NEW HAVEN, Conn. — Black Business Month is underway and the CT Cultured team is continuing to shine a light on businesses across Connecticut with Black ownership.
This week, we learned about Rhythm Brewing Company, which is based in New Haven.
The company was established in 2017 with the goal of adding more craft lagers to the market.
Encouraging customers to 'find their rhythm with every sip,' owner and Brewmaster Alisa Bowens-Mercado knows just how to do that.
The entrepreneur has been a professional Salsa dance instructor for 20 years at her own studio Alisa's House of Salsa. She tapped into the brewing industry after realizing a lack of Black leadership.
Now, Rhythm Brewing Co. is the first Black and female-owned brewing company in the state of Connecticut and the fourth in the country.
The brand has three unique flavors: Rhythm Red, Rhythm Blue, and Alisa's Birthday Girl Magic Vanilla Porter.
The recipe is Bowens-Mercado’s own and includes hops from South Africa.
"I always say, this is bigger than me and a can of beer," Bowens-Mercado told FOX61. "Because it really is, this is about economics, it’s about Black business growth."

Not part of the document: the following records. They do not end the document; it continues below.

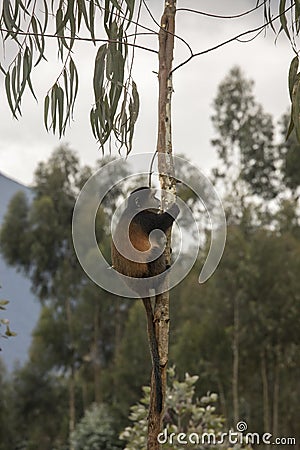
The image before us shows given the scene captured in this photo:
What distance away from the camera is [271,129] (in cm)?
918

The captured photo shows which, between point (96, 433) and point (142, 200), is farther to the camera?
point (96, 433)

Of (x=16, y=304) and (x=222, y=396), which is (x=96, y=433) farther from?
(x=16, y=304)

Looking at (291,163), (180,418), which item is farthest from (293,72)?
(291,163)

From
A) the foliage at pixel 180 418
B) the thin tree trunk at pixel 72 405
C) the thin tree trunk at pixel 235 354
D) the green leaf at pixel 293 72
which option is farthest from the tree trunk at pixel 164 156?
the thin tree trunk at pixel 72 405

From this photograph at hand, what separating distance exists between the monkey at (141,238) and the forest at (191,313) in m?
4.91

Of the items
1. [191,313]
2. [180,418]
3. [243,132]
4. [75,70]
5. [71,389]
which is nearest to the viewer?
[75,70]

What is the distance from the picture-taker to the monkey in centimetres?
164

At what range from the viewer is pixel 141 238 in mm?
1651

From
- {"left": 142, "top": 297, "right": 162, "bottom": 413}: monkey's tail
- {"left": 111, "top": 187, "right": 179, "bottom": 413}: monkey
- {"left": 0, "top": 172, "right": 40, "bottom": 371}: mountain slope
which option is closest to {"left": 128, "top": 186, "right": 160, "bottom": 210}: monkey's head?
{"left": 111, "top": 187, "right": 179, "bottom": 413}: monkey

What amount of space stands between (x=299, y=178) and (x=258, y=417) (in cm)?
266

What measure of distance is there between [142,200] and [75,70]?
15.9 inches

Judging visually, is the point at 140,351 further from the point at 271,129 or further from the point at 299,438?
the point at 271,129

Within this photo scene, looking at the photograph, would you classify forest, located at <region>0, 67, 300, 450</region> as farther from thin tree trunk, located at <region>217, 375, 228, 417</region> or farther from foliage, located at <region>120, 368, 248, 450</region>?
foliage, located at <region>120, 368, 248, 450</region>

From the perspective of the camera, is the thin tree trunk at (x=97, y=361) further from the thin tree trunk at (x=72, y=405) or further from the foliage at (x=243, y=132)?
the foliage at (x=243, y=132)
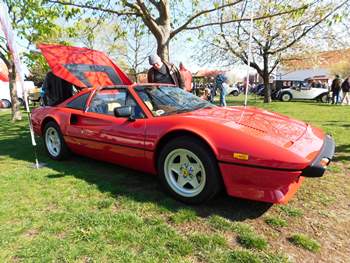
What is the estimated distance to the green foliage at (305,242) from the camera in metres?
2.44

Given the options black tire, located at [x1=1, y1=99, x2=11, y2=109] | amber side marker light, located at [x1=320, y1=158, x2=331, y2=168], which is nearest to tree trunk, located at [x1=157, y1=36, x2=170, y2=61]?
amber side marker light, located at [x1=320, y1=158, x2=331, y2=168]

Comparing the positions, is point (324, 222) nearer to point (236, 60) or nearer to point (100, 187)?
point (100, 187)

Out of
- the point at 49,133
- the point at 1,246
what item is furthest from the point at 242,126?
the point at 49,133

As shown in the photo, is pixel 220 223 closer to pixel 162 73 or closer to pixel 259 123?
pixel 259 123

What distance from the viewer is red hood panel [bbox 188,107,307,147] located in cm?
293

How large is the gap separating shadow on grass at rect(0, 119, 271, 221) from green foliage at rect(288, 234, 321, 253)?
0.46 m

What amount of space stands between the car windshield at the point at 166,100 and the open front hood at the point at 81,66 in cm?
173

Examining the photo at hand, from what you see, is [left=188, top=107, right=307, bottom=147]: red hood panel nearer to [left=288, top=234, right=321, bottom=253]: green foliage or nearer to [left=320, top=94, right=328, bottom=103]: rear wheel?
[left=288, top=234, right=321, bottom=253]: green foliage

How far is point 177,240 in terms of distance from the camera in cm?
259

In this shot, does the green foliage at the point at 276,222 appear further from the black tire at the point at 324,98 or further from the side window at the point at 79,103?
the black tire at the point at 324,98

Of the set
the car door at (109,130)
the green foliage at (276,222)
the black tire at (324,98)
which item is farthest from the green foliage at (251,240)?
the black tire at (324,98)

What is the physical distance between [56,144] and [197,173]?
294cm

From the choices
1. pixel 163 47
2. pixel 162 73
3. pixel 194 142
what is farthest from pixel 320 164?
pixel 163 47

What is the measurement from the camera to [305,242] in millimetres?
2500
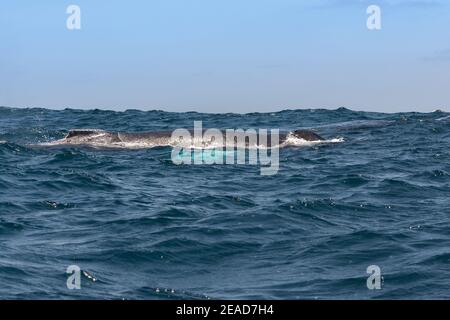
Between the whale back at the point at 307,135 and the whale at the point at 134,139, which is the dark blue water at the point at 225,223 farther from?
the whale back at the point at 307,135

However, her interest in the industry was no random idea.
The self-proclaimed 'Lady Lager' said her journey with beer dates back to her childhood, in the 1970s.

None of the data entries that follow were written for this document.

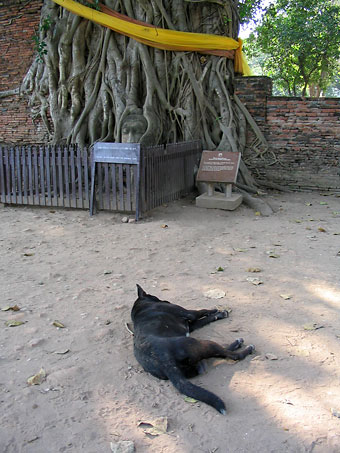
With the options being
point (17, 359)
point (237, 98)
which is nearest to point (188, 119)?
point (237, 98)

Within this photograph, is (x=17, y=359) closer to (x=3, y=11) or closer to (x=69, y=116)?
(x=69, y=116)

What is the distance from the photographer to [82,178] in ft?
27.5

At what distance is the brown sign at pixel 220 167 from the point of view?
8.33 meters

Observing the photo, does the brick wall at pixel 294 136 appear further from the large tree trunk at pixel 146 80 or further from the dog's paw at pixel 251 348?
the dog's paw at pixel 251 348

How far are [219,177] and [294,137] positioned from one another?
261cm

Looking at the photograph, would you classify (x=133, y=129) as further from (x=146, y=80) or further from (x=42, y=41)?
(x=42, y=41)

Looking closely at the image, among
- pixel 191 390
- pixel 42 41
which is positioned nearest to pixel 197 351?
pixel 191 390

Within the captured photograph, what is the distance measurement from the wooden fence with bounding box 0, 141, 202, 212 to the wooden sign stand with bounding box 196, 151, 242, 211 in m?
0.52

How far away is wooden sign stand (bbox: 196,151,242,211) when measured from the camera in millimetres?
8203

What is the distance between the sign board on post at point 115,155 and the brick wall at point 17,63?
4.88 meters

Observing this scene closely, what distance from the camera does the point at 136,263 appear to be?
18.2 feet

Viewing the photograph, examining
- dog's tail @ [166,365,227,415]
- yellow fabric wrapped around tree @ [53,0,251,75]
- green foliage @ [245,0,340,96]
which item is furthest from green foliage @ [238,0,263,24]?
dog's tail @ [166,365,227,415]

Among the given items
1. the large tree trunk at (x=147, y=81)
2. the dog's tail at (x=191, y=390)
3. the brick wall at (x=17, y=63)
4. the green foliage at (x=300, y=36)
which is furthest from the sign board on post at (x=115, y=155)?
the green foliage at (x=300, y=36)

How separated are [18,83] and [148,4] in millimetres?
4635
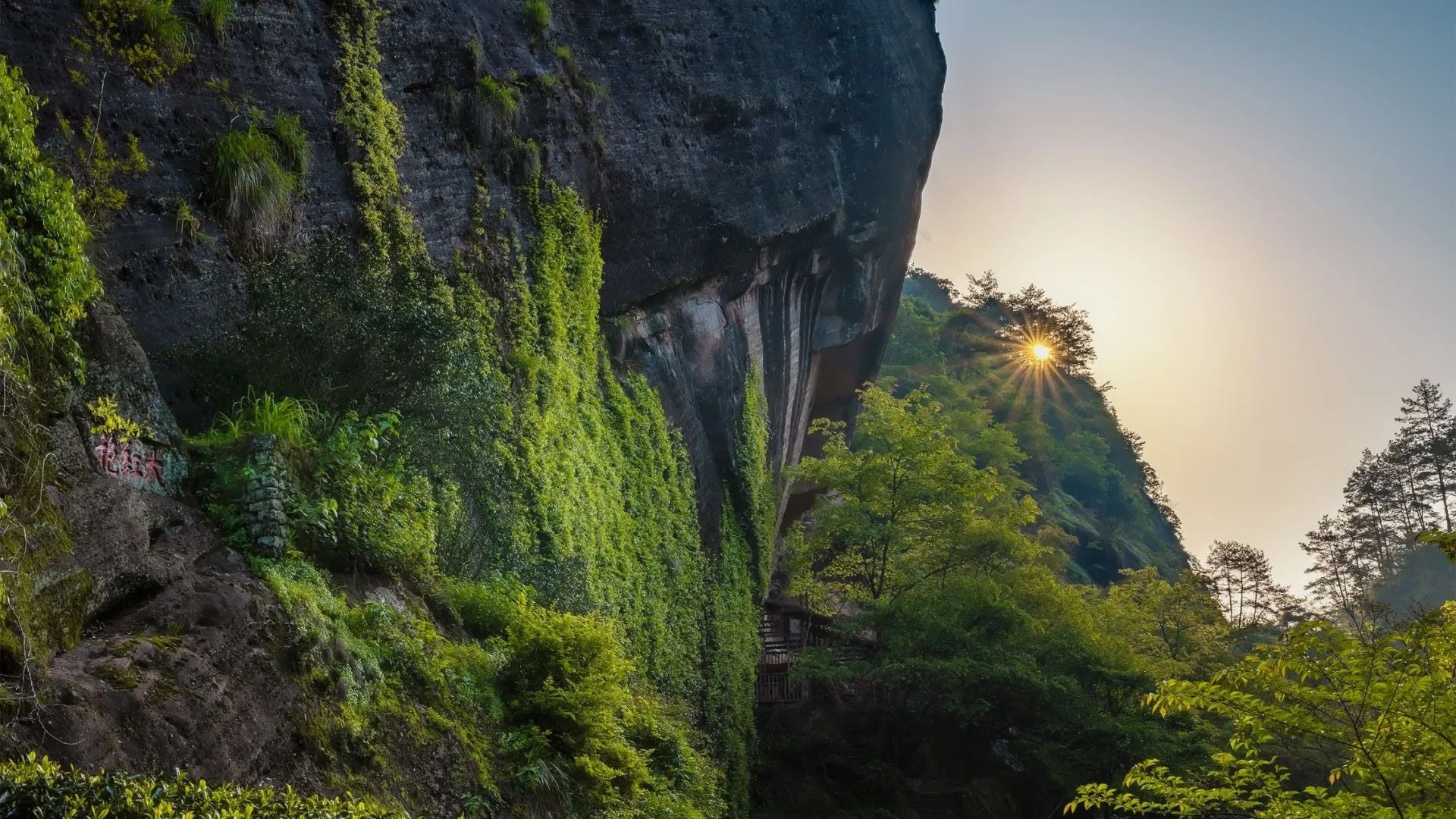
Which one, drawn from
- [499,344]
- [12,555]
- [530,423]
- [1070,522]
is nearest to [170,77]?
[499,344]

"As a kid, I would see my grandmothers drink these cute little bottles of something, at that time I didn’t know what it was, but later in life found out it was beer," she said.
For Bowens-Mercado, Rhythm Brewing Co. was her way to continue her grandmothers' legacy.
She explained that while it may not have been fashionable for women to drink back in the day, times have changed.
"I'm able now in 2021 to tell the story that my grandmothers couldn't tell back in the 70s," Bowens-Mercado said. "And if that's through beer and the mission and journey I'm on, then I am ecstatic to be able to carry that torch and move forward."
And so, it began.
As a Black woman business owner in an industry historically dominated by white men, Bowens-Mercado said her mission - besides making a good beer - became opening up doors, employment opportunities and economic growth within the Black community.
According to her, that representation is deep.
When you represent a community that is underrepresented, and the person that is representing that community looks like you, that’s so powerful, she said.
"If there are little Black and brown boys and girls and adults that can see me representing the beer industry that is typically known as White and non-ethnic in general, I want to be that person," Bowens-Mercado added. "I want to be that voice and I want them to see the positive, but also to look at my journey and see where I've been and where I'm going."
Data released by the Brewers Association in 2019 revealed 88% of brewery owners from participating breweries were white; 4% were American Indian or Alaska Native owners; 2% were Asian and Hispanic owners and Black brewery owners stood at just 1%.
With a lack of Black involvement and ownership in the brewing industry, Bowens-Mercado said there's a massive market that the community is missing out on.
“The beer industry, it’s $114 billion and with that amount of consumption or sales, and people of color are only getting .0005% of that annual revenue, it just didn’t make sense to me,” she continued.
When asked if those statistics were discouraging, Bowens-Mercado quickly said no. For her, despite not having the same opportunities as her counterparts, she was motivated to create her own.
That's the essence of a Black entrepreneur, she added. But, venturing in and creating those opportunities is no small feat.
A significant barrier that Rhythm Brewing had to overcome was startup costs.
"A bank really didn't want to touch this," Bowens-Mercado said.
She said the company was able to get liquid into cans with the help of an angel investor, who saw her vision and passion to change the industry and communities at the same time.
The COVID-19 pandemic was another challenge that forced Rhythm Brewing to pivot, but overcoming adversity is nothing new for Bowens-Mercado.
"People like myself have always kind of been affected by some kind of pandemic," she added. "It might not have been a global pandemic, but we have had the bumps and bruises unlike other entrepreneurs."
Although it may be a struggle, breaking into the industry and launching Rhythm Brewing is something Bowens-Mercado said she wouldn't change.
Her experience is a display of the biggest piece of advice she has for other Black entrepreneurs: get into rooms that are not represented by you.
"If you walk into a room and you're the only one that looks like you in that room, you are in the right room," Bowens-Mercado said. "That's where change happens."
A change that was long overdue, according to the Lady Lager.
She's realized her dream of continuing her grandmothers' legacy and is now leaving her own as Rhythm Brewing is on a mission to become the first nationally distributed Black and female-owned beer company in the world.
"I want the legacy to be that she changed the world and she changed the beer industry, one sip at a time."
Bowens-Mercado's story is forever etched in Connecticut's history, as she recently donated to the Permanent Collection of the New Haven Museum (NHM).
An assortment of artifacts documenting her two businesses will be on view in the Community Case in the NHM rotunda for the month of August.